How Should We Study Energy and Climate Policy? Critical Insights from an ISA Roundtable

27 March 2014, 1915 EDT

One of the consequences of the ISA 2014 conference here in Toronto is that my extended blogging hiatus is coming to an end. Thanks to some experimental research in India, I haven’t had a lot of time to share my thoughts in the past few months. In fact, I haven’t had too many thoughts during this period either. However, now I have one.

On Wednesday, I was honored to participate in a roundtable on climate policy organized by Detlef Sprinz from the Potsdam Institute for Climate Impact Research. My participation notwithstanding, the roundtable featured a great group of scholars: Detlef, Robert Gampfer, Xinyuan Dai, and Steinar Andresen. The idea of the roundtable was to discuss practical strategies for moving forward with climate policy and how social scientists should contribute to this process.

One of the striking features of the discussion was the lack of interest or faith in international processes. While many scholars have ignored the United Nations treaty process for years, there has been a lot of hype about “carbon clubs” and other alternatives (see David Victor’s great book for a recent example). Both the roundtable participants and the audience expressed a lot of skepticism about these approaches and their weak empirical record. With the exception of the EU, neither public nor private international initiatives have had much effect on anything.

The most important conclusion of the roundtable was that we need to pay much more attention to the domestic politics of energy and try to understand how the public and different constituencies in major emitter countries could be mobilized to support more effective and ambitious policies. We need to identify the political logic of investment in emissions reductions, renewable energy, energy efficiency, and other relevant factors. While international institutions cam support these processes, they should not be expected to enforce any policy change or make reluctant countries to implement new policies.

To me, this collective recognition of the challenges that lie ahead is good news. The literature on climate policy has in the past years become too irrelevant to the key policy challenges. Studying the public’s preferences for various hypothetical treaty designs or constructing complex mathematical models of self-enforcing environmental agreements is fun and publishable, but these kinds of studies are not helpful for improving the effectiveness of climate mitigation. What we need is rigorous empirical studies of the political economy of energy in major emitters. I have worked with various collaborators, especially Michaël Aklin, to examine how critical energy policies are formed in different countries and what determines their political feasibility (see AJPS and GEC for examples), but these studies are at best a tiny first step toward an analytical framework that allows policymakers and activists to identify more effective strategies to promote sustainable energy transitions.

The group of scholars interested in climate policy has grown into a huge global community, but I have a feeling that the field lacks direction and will soon implode unless a new generation of projects strive to meet much higher standards of both rigor and relevance.
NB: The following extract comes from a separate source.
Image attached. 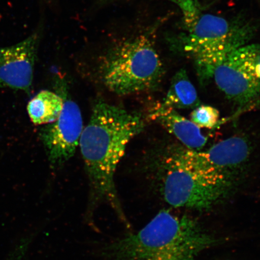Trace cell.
<instances>
[{"instance_id": "cell-1", "label": "cell", "mask_w": 260, "mask_h": 260, "mask_svg": "<svg viewBox=\"0 0 260 260\" xmlns=\"http://www.w3.org/2000/svg\"><path fill=\"white\" fill-rule=\"evenodd\" d=\"M144 127V119L140 113L128 111L103 101L94 106L79 144L90 188L86 212L87 222L92 224L91 220L98 207L106 203L126 229H131L114 178L126 146Z\"/></svg>"}, {"instance_id": "cell-2", "label": "cell", "mask_w": 260, "mask_h": 260, "mask_svg": "<svg viewBox=\"0 0 260 260\" xmlns=\"http://www.w3.org/2000/svg\"><path fill=\"white\" fill-rule=\"evenodd\" d=\"M165 201L170 206L207 210L231 193L235 179L214 170L198 151L169 145L148 162Z\"/></svg>"}, {"instance_id": "cell-3", "label": "cell", "mask_w": 260, "mask_h": 260, "mask_svg": "<svg viewBox=\"0 0 260 260\" xmlns=\"http://www.w3.org/2000/svg\"><path fill=\"white\" fill-rule=\"evenodd\" d=\"M191 217L162 210L138 232L107 243L105 260H194L215 243Z\"/></svg>"}, {"instance_id": "cell-4", "label": "cell", "mask_w": 260, "mask_h": 260, "mask_svg": "<svg viewBox=\"0 0 260 260\" xmlns=\"http://www.w3.org/2000/svg\"><path fill=\"white\" fill-rule=\"evenodd\" d=\"M180 8L184 31L179 39L185 53L193 58L203 84L213 79L216 68L234 50L247 44L249 24L237 23L203 9L199 0H168Z\"/></svg>"}, {"instance_id": "cell-5", "label": "cell", "mask_w": 260, "mask_h": 260, "mask_svg": "<svg viewBox=\"0 0 260 260\" xmlns=\"http://www.w3.org/2000/svg\"><path fill=\"white\" fill-rule=\"evenodd\" d=\"M99 71L104 85L118 95L154 89L164 75L153 39L146 34L113 45L102 58Z\"/></svg>"}, {"instance_id": "cell-6", "label": "cell", "mask_w": 260, "mask_h": 260, "mask_svg": "<svg viewBox=\"0 0 260 260\" xmlns=\"http://www.w3.org/2000/svg\"><path fill=\"white\" fill-rule=\"evenodd\" d=\"M55 87L63 100V109L56 121L41 129L40 138L50 164L58 167L76 153L84 128L80 107L70 97L67 81L58 75Z\"/></svg>"}, {"instance_id": "cell-7", "label": "cell", "mask_w": 260, "mask_h": 260, "mask_svg": "<svg viewBox=\"0 0 260 260\" xmlns=\"http://www.w3.org/2000/svg\"><path fill=\"white\" fill-rule=\"evenodd\" d=\"M260 45L245 44L225 57L213 73V79L228 99L243 106L260 93V80L255 74Z\"/></svg>"}, {"instance_id": "cell-8", "label": "cell", "mask_w": 260, "mask_h": 260, "mask_svg": "<svg viewBox=\"0 0 260 260\" xmlns=\"http://www.w3.org/2000/svg\"><path fill=\"white\" fill-rule=\"evenodd\" d=\"M40 37L34 34L12 46L0 47V87L30 92Z\"/></svg>"}, {"instance_id": "cell-9", "label": "cell", "mask_w": 260, "mask_h": 260, "mask_svg": "<svg viewBox=\"0 0 260 260\" xmlns=\"http://www.w3.org/2000/svg\"><path fill=\"white\" fill-rule=\"evenodd\" d=\"M252 152L251 142L243 136H235L221 141L205 151H198L210 167L235 179L236 172L248 161Z\"/></svg>"}, {"instance_id": "cell-10", "label": "cell", "mask_w": 260, "mask_h": 260, "mask_svg": "<svg viewBox=\"0 0 260 260\" xmlns=\"http://www.w3.org/2000/svg\"><path fill=\"white\" fill-rule=\"evenodd\" d=\"M149 118L160 123L182 145L191 150L201 151L207 144L208 138L201 133L199 126L180 115L175 110L151 113Z\"/></svg>"}, {"instance_id": "cell-11", "label": "cell", "mask_w": 260, "mask_h": 260, "mask_svg": "<svg viewBox=\"0 0 260 260\" xmlns=\"http://www.w3.org/2000/svg\"><path fill=\"white\" fill-rule=\"evenodd\" d=\"M200 105L196 89L186 71L181 69L172 78L170 89L164 100L151 113L171 109H194Z\"/></svg>"}, {"instance_id": "cell-12", "label": "cell", "mask_w": 260, "mask_h": 260, "mask_svg": "<svg viewBox=\"0 0 260 260\" xmlns=\"http://www.w3.org/2000/svg\"><path fill=\"white\" fill-rule=\"evenodd\" d=\"M63 100L57 93L43 90L29 102L27 111L35 125H47L54 122L63 109Z\"/></svg>"}, {"instance_id": "cell-13", "label": "cell", "mask_w": 260, "mask_h": 260, "mask_svg": "<svg viewBox=\"0 0 260 260\" xmlns=\"http://www.w3.org/2000/svg\"><path fill=\"white\" fill-rule=\"evenodd\" d=\"M220 114L216 108L210 106L201 105L194 108L190 115V121L200 128L212 129L219 121Z\"/></svg>"}, {"instance_id": "cell-14", "label": "cell", "mask_w": 260, "mask_h": 260, "mask_svg": "<svg viewBox=\"0 0 260 260\" xmlns=\"http://www.w3.org/2000/svg\"><path fill=\"white\" fill-rule=\"evenodd\" d=\"M255 74L257 79L260 80V57L259 58L257 64L256 65Z\"/></svg>"}, {"instance_id": "cell-15", "label": "cell", "mask_w": 260, "mask_h": 260, "mask_svg": "<svg viewBox=\"0 0 260 260\" xmlns=\"http://www.w3.org/2000/svg\"><path fill=\"white\" fill-rule=\"evenodd\" d=\"M105 1H107V0H105Z\"/></svg>"}]
</instances>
If I were a graduate student interested in environmental and energy policy, I would work on ambitious projects that shed light on how governments make political decisions about energy policy at the national level. Studying these kinds of decisions is a daunting challenge and requires a concentrated effort (something I most certainly do not excel in), but the academic and practical pay-off is much higher than what the study of climate agreements promises.